Daily Gospel Reflection – Thursday of the Thirteenth Week in Ordinary Time
Bishop Robert Barron
July 6,2023
Thursday of the Thirteenth Week in Ordinary Time
Gospel: Mt 9:1-8
After entering a boat, Jesus made the crossing, and came into his own town.
And there people brought to him a paralytic lying on a stretcher.
When Jesus saw their faith, he said to the paralytic,
"Courage, child, your sins are forgiven."
At that, some of the scribes said to themselves,
"This man is blaspheming."
Jesus knew what they were thinking, and said,
"Why do you harbor evil thoughts?
Which is easier, to say, 'Your sins are forgiven,'
or to say, 'Rise and walk'?
But that you may know that the Son of Man
has authority on earth to forgive sins"–
he then said to the paralytic,
"Rise, pick up your stretcher, and go home."
He rose and went home.
When the crowds saw this they were struck with awe
and glorified God who had given such authority to men.
*United States Conference of Catholic
Bishop Robert Barron
Friends, in today’s Gospel, the Lord heals a paralytic after first forgiving his sins. Jesus’ initial words to this paralyzed man are, “Your sins are forgiven.” Why does God forgive our sins? Because he wants us alive, he wants us moving, he wants us in action, realizing what we can be.

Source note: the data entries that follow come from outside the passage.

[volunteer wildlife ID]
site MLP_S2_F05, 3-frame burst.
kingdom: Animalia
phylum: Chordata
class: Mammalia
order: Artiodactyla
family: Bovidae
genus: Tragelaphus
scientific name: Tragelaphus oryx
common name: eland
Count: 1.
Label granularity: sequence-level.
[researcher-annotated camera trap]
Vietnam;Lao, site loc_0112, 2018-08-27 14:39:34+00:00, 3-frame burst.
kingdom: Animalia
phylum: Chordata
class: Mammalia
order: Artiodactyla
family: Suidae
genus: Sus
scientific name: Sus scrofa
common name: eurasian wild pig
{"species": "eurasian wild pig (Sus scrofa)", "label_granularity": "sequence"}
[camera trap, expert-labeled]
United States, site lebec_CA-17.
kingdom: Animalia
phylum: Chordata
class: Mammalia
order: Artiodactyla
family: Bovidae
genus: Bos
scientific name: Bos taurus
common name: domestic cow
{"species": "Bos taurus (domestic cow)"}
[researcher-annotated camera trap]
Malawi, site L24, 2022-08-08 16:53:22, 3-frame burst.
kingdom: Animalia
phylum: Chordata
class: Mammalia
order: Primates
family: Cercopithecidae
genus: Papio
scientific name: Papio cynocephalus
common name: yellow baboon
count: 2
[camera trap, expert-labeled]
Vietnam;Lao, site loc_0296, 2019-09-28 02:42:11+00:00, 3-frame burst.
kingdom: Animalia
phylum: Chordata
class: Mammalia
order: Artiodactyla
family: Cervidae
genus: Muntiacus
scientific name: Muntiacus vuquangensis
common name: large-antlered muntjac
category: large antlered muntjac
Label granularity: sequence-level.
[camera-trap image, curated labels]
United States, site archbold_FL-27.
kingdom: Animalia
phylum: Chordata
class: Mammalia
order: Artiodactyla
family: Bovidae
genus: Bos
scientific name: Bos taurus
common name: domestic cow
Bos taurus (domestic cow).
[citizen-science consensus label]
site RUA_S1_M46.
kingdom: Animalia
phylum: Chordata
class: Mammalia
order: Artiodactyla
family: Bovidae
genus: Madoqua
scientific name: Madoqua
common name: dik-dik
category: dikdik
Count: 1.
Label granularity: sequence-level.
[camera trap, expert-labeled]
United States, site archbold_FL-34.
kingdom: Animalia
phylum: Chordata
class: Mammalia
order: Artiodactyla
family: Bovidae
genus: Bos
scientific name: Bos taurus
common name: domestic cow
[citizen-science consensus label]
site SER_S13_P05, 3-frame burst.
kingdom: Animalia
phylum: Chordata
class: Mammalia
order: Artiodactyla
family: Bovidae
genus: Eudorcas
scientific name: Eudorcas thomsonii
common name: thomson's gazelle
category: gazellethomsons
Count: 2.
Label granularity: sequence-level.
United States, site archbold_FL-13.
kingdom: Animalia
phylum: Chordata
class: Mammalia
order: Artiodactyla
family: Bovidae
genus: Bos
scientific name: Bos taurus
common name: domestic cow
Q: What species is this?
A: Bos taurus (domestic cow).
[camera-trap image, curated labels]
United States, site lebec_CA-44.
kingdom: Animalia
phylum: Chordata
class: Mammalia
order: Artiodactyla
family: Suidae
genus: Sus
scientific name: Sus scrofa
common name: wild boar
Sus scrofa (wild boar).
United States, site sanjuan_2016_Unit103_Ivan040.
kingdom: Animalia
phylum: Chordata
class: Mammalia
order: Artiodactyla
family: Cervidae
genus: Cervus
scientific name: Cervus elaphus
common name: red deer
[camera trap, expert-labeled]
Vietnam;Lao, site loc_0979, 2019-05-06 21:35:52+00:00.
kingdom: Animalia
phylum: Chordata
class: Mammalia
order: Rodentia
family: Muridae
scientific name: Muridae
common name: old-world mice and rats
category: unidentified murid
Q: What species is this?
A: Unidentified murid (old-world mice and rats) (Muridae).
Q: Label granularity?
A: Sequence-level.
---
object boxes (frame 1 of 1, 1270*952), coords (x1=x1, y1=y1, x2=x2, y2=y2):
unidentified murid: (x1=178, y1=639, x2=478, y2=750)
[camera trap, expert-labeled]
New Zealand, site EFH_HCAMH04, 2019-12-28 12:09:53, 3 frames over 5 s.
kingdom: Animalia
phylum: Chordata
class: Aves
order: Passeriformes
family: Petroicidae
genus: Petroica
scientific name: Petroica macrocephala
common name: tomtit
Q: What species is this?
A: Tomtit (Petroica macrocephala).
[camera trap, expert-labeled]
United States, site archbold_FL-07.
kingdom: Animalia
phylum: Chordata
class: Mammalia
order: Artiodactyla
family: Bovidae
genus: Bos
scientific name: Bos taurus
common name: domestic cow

Jesus comes to liberate us for deeper life, to open a new future to us. Sin is a refusal to live according to God’s purposes and desires. Our obsession with past sins paralyzes us. God is opposed to this obsession with the past, because it renders us unable to move.
I can brood over my past sins to such a degree that I become finally paralyzed, unable to move. “Your sins are forgiven” is another way of saying, “Don’t be paralyzed by sins that you undoubtedly worry about far more than God does.”
After saying his sins are forgiven, Jesus says, “Rise, pick up your stretcher, and go home.” That’s the way it works: First comes the forgiveness of sins, and that is a liberating power in us. Now I can live for the future.